Чернильная кровь - Функе Корнелия - Страница 41
- Предыдущая
- 41/123
- Следующая
В зале, где Жирный Герцог принял Фенолио, окна были завешены черной тканью. Пахло здесь, как в усыпальнице: засохшими цветами и свечной копотью. Свечи горели перед множеством статуй, изображавших — более или менее удачно — одного и того же человека. «Козимо Прекрасный!» — подумала Мегги. Погибший принц величественно глядел множеством мраморных глаз на них с Фенолио, пока они шли через просторный зал к престолу его отца.
По сторонам трона, на котором восседал Жирный Герцог, стояло два кресла с высокими спинками. Слева на зеленом плюше лежал шлем с султаном из павлиньих перьев, начищенный до такого блеска, словно хозяин собирается завтра выехать в нем на парад. На кресле справа сидел мальчик лет пяти-шести в камзоле из черного бархата, расшитом жемчужинами наподобие застывших слез. Это, видимо, и был именинник — внук Жирного Герцога и одновременно внук Змееглава.
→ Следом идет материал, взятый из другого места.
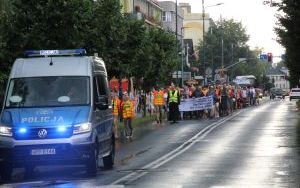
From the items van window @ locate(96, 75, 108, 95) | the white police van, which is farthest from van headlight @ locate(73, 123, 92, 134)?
van window @ locate(96, 75, 108, 95)

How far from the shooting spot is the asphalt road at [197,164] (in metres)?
13.3

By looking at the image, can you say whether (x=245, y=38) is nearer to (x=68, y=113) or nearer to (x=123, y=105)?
(x=123, y=105)

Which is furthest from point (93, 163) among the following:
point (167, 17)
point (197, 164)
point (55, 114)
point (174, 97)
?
point (167, 17)

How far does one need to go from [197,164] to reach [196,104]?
74.3 ft

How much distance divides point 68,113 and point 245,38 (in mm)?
111488

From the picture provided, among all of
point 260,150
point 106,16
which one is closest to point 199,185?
point 260,150

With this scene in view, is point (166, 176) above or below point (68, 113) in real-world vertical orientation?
below

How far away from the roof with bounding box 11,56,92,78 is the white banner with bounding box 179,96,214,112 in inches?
927

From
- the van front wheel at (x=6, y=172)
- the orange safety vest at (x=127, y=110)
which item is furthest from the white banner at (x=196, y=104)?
the van front wheel at (x=6, y=172)

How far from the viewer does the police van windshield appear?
1473cm

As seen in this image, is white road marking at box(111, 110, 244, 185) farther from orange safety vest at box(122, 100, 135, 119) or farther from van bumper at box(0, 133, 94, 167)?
orange safety vest at box(122, 100, 135, 119)

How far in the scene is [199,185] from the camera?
12.7 m

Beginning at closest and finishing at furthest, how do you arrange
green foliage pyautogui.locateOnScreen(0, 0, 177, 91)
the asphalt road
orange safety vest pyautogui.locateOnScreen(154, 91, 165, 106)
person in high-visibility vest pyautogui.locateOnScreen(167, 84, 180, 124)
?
the asphalt road < green foliage pyautogui.locateOnScreen(0, 0, 177, 91) < orange safety vest pyautogui.locateOnScreen(154, 91, 165, 106) < person in high-visibility vest pyautogui.locateOnScreen(167, 84, 180, 124)

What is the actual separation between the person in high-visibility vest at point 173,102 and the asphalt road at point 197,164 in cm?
751
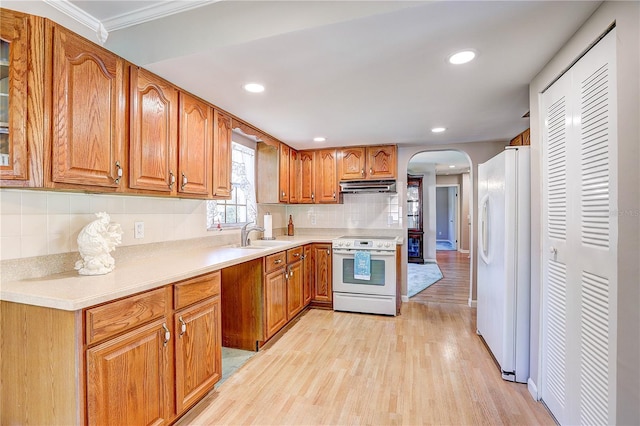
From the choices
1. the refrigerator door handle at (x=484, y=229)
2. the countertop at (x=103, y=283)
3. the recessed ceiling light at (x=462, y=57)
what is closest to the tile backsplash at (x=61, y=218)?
the countertop at (x=103, y=283)

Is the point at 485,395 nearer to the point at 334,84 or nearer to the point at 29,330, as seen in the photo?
the point at 334,84

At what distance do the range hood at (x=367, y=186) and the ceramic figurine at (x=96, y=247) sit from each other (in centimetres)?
286

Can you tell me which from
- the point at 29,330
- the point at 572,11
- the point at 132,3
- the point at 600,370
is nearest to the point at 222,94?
the point at 132,3

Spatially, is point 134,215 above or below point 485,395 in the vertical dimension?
above

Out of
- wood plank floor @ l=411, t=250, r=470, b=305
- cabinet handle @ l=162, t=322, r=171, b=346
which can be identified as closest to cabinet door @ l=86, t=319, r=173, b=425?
cabinet handle @ l=162, t=322, r=171, b=346

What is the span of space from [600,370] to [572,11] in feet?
5.29

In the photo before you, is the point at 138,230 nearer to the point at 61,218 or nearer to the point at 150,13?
the point at 61,218

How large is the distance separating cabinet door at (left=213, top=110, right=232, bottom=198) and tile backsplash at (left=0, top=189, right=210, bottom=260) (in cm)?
42

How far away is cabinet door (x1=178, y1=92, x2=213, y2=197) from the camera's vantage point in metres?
2.20

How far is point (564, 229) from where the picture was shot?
1.67 metres

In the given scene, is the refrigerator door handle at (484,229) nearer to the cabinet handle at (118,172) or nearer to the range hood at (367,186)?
the range hood at (367,186)

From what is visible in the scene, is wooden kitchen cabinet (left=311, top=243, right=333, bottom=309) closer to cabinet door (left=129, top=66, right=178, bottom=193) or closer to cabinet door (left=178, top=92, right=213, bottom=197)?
cabinet door (left=178, top=92, right=213, bottom=197)

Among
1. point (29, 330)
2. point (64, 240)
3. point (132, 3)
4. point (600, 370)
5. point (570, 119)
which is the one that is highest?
point (132, 3)

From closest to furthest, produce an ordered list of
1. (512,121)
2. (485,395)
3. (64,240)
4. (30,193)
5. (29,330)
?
(29,330), (30,193), (64,240), (485,395), (512,121)
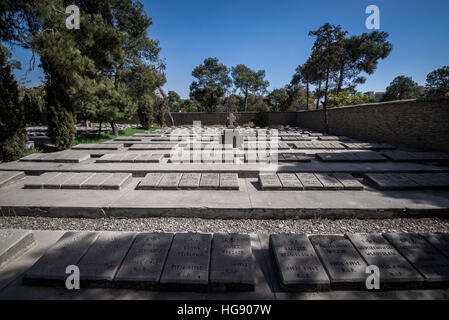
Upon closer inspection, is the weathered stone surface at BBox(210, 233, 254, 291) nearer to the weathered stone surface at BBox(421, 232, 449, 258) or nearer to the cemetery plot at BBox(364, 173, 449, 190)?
the weathered stone surface at BBox(421, 232, 449, 258)

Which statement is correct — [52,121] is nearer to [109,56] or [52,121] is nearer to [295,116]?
[109,56]

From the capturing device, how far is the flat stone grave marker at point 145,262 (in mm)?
1726

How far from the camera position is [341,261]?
1.87 meters

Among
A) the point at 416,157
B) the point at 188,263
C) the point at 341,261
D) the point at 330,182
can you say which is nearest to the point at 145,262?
the point at 188,263

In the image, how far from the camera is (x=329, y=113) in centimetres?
1508

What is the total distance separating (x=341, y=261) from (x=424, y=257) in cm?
80

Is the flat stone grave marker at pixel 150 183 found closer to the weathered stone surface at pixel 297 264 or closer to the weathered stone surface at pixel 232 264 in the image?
the weathered stone surface at pixel 232 264

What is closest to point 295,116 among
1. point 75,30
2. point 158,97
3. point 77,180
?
point 158,97

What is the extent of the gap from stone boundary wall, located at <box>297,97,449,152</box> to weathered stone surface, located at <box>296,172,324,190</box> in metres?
5.97

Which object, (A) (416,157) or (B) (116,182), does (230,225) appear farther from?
(A) (416,157)

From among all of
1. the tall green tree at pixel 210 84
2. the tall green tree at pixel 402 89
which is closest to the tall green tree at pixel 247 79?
the tall green tree at pixel 210 84

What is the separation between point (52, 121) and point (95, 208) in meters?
7.13

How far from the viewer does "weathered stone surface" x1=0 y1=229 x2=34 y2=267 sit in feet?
6.86

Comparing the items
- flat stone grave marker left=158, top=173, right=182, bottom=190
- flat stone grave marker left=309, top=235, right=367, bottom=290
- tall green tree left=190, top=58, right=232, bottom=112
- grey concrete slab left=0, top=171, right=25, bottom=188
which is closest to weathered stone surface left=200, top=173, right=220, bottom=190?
flat stone grave marker left=158, top=173, right=182, bottom=190
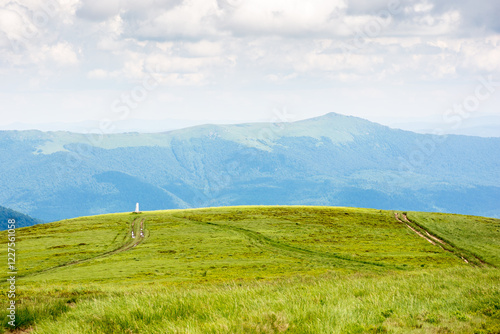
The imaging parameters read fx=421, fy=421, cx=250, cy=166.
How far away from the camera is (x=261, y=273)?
5166cm

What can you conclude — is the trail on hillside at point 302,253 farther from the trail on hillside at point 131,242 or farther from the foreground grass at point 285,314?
the foreground grass at point 285,314

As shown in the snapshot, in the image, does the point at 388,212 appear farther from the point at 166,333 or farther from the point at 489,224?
the point at 166,333

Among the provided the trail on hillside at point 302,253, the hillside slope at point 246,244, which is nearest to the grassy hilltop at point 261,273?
the trail on hillside at point 302,253

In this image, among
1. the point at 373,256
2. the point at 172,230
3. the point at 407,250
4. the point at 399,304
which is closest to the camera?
the point at 399,304

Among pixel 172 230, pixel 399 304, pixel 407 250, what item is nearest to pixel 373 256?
pixel 407 250

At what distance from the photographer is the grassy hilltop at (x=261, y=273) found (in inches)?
541

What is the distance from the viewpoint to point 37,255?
6762 cm

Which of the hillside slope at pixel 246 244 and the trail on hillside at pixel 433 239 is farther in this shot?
the trail on hillside at pixel 433 239

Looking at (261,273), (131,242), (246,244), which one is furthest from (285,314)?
(131,242)

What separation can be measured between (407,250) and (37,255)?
6027 centimetres

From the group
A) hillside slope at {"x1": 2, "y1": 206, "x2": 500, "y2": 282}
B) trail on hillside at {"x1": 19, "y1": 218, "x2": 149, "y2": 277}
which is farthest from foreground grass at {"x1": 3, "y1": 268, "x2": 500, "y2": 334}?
trail on hillside at {"x1": 19, "y1": 218, "x2": 149, "y2": 277}

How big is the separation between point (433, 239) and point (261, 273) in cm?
4457

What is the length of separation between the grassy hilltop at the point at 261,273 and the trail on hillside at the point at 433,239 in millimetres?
251

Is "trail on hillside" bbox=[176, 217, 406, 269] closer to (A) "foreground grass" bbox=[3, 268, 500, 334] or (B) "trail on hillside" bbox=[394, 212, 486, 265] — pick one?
(B) "trail on hillside" bbox=[394, 212, 486, 265]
Вид у мальчика был скучающий. Он нетерпеливо болтал короткими ножками, словно ему не терпелось убежать отсюда на внешний двор, к комедиантам, сладким пирогам и приготовленному для него креслу на увитом розами, повиликой и хвойными гирляндами помосте. По его деду, напротив, было похоже, что он вообще не собирается подниматься со своего трона. В широком черном одеянии он сидел, как обмякшая кукла, под вездесущим взглядом своего умершего сына. Невысокого роста, зато толщиной в два обхвата, описывала его Реза. Всегда с какой-нибудь едой в пухлых пальцах, всегда запыхавшийся от тяжести, которую приходилось нести его не слишком мускулистым ногам, и при этом всегда веселый, как беззаботная птичка.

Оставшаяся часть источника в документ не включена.